[TASK TO COMPLETE] Please replace "seated audience" with "seated crowd" in the rows starting at the line that contains "Can you say which item from" and ending at the last row. Return only those rows, with nothing else changed and the pictures left out.
--- begin AVAILABLE RECORDS ---
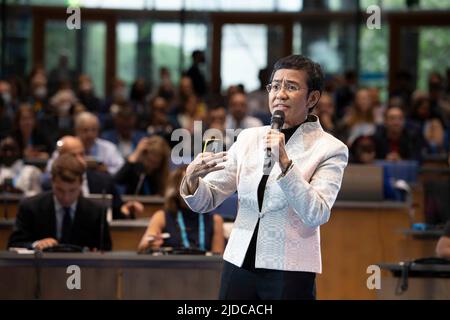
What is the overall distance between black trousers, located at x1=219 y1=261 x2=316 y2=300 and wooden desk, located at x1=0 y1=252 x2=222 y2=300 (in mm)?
2510

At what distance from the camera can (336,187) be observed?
438cm

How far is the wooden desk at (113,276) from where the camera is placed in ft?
22.5

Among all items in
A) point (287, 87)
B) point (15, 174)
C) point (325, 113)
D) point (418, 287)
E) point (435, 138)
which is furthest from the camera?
point (435, 138)

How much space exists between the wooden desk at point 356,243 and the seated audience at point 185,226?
1372mm

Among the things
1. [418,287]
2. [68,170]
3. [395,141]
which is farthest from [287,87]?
[395,141]

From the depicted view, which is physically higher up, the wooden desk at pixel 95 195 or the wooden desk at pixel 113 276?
the wooden desk at pixel 95 195

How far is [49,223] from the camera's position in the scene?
A: 7.49m

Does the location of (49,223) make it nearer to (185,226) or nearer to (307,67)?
(185,226)

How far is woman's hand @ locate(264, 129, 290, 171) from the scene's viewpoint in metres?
4.18

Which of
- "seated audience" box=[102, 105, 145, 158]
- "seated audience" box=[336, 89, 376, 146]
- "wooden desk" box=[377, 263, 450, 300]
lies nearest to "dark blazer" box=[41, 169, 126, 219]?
"wooden desk" box=[377, 263, 450, 300]

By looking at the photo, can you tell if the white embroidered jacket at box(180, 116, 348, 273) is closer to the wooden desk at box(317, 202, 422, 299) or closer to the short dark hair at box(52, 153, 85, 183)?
the short dark hair at box(52, 153, 85, 183)

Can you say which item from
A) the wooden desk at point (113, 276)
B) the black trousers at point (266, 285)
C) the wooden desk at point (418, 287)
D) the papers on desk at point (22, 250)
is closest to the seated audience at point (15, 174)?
the papers on desk at point (22, 250)

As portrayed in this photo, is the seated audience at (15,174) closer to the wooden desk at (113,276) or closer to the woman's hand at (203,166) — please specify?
the wooden desk at (113,276)

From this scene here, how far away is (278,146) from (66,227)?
3562 millimetres
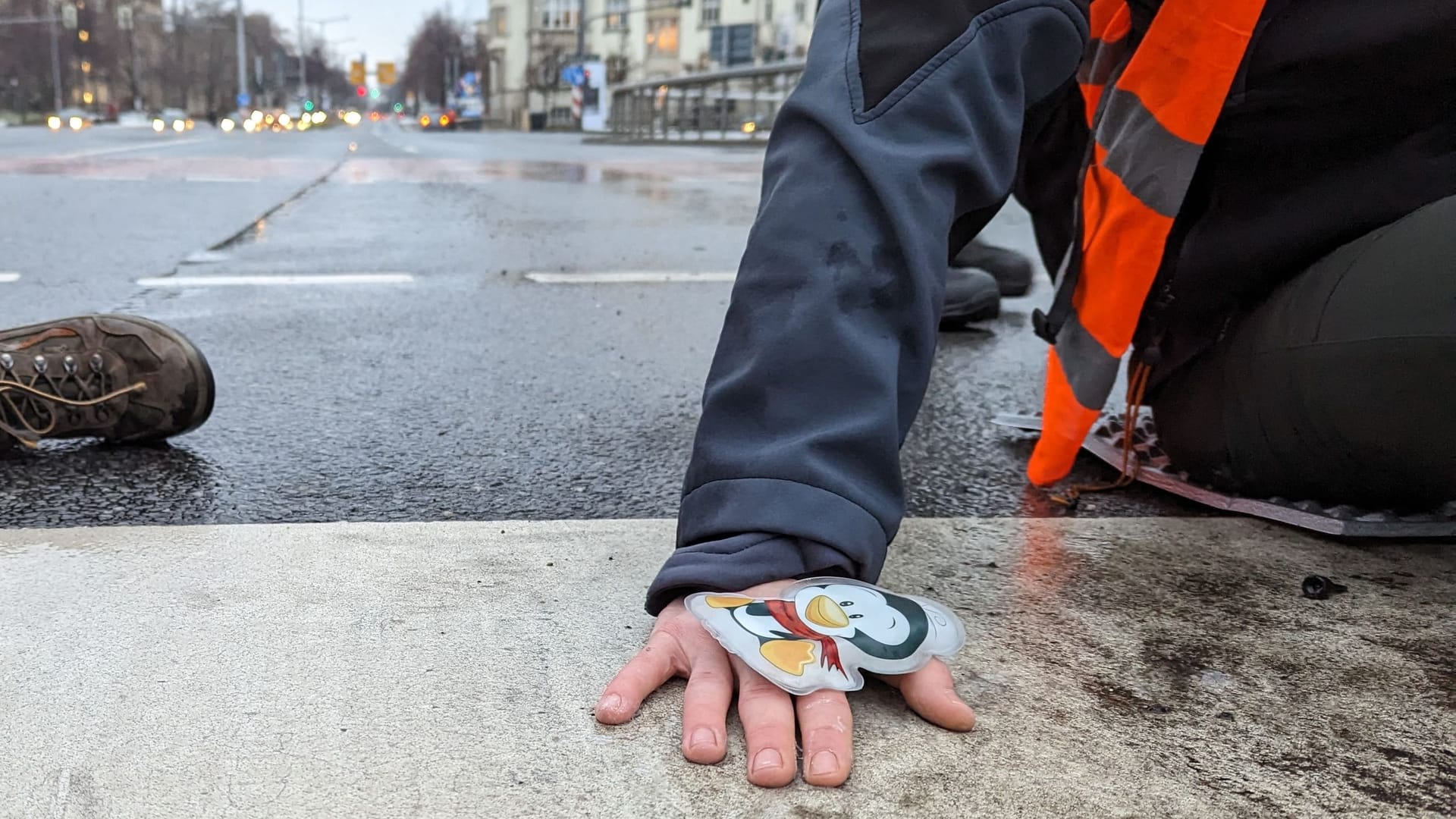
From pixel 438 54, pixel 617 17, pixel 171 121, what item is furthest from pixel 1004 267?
pixel 438 54

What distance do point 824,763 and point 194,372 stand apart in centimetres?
--- end AVAILABLE RECORDS ---
[RESULT OF THIS TASK]
Can you say which item from
A) the wooden desk at point (113, 276)
B) the black trousers at point (266, 285)
C) the wooden desk at point (418, 287)
D) the papers on desk at point (22, 250)
is closest to the seated crowd at point (15, 174)?
the papers on desk at point (22, 250)

As portrayed in this photo, is the seated crowd at (15,174) closer to the wooden desk at (113,276) or closer to the woman's hand at (203,166) — please specify?
the wooden desk at (113,276)

From this scene here, how far away is (278,146) from (66,227)?
3562 millimetres
From pixel 438 54, pixel 617 17, pixel 171 121, what item is furthest from pixel 1004 267?
pixel 438 54

What distance do point 824,763 and point 194,372 stand apart in centimetres?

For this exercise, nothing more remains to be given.